**Exercise details:**
Can you output the listing below, from the line with "Considering camera distance, order" to the line with "Answer: the tall" with both of those lines included, as a Markdown table with the columns Row and Content, leaving out any blank lines?

**Material shown:**
◇ ◇ ◇ ◇ ◇ ◇ ◇
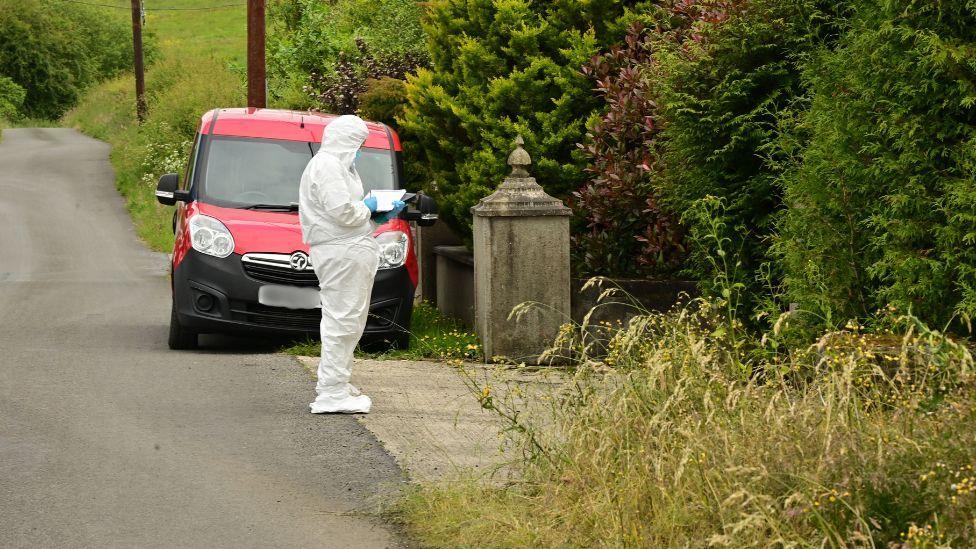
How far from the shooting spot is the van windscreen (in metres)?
12.2

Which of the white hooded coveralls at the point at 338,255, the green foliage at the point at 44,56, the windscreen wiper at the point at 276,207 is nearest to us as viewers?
the white hooded coveralls at the point at 338,255

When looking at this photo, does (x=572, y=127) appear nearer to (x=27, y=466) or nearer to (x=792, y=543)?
(x=27, y=466)

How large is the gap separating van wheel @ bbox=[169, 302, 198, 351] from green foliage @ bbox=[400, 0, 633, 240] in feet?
10.6

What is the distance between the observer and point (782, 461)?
16.0 feet

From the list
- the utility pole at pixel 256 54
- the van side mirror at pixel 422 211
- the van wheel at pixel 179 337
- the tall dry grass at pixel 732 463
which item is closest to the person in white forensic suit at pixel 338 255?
the tall dry grass at pixel 732 463

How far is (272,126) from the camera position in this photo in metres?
12.8

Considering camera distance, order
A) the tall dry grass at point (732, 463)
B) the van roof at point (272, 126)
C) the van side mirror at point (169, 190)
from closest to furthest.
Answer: the tall dry grass at point (732, 463) → the van side mirror at point (169, 190) → the van roof at point (272, 126)

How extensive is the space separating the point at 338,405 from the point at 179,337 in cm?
346

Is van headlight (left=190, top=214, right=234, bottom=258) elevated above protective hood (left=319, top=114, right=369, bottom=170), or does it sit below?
below

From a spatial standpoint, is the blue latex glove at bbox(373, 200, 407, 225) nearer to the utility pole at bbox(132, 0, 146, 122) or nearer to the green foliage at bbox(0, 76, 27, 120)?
the utility pole at bbox(132, 0, 146, 122)

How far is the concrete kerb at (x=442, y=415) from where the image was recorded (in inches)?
264

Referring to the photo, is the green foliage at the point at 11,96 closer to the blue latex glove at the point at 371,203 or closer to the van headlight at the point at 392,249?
the van headlight at the point at 392,249

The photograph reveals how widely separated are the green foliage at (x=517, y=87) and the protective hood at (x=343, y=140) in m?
4.32

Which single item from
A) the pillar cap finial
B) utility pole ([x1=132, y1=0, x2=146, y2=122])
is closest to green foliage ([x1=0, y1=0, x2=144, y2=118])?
utility pole ([x1=132, y1=0, x2=146, y2=122])
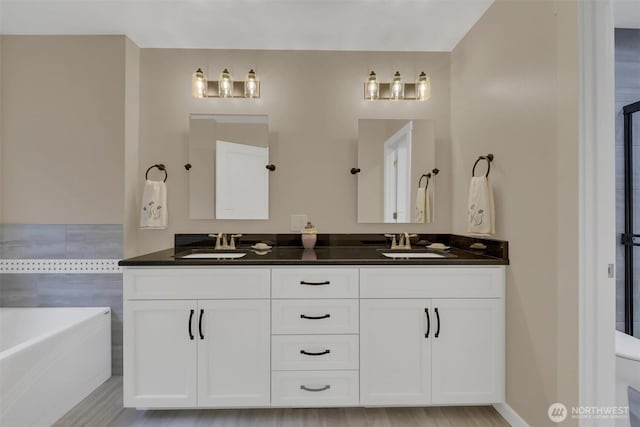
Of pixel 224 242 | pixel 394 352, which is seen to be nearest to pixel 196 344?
pixel 224 242

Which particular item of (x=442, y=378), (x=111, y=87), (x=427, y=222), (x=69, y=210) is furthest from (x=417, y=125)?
(x=69, y=210)

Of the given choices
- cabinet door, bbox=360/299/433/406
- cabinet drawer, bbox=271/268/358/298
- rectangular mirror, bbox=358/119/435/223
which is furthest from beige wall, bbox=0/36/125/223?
cabinet door, bbox=360/299/433/406

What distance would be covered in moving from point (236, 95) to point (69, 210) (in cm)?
140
◇ ◇ ◇ ◇ ◇ ◇ ◇
**Completed task:**
| Row | Content |
|---|---|
| 1 | Considering camera distance, order |
| 2 | A) the tall dry grass at point (732, 463) |
| 3 | B) the van roof at point (272, 126) |
| 4 | C) the van side mirror at point (169, 190) |
| 5 | from closest to furthest. |
| 6 | Answer: the tall dry grass at point (732, 463) → the van side mirror at point (169, 190) → the van roof at point (272, 126) |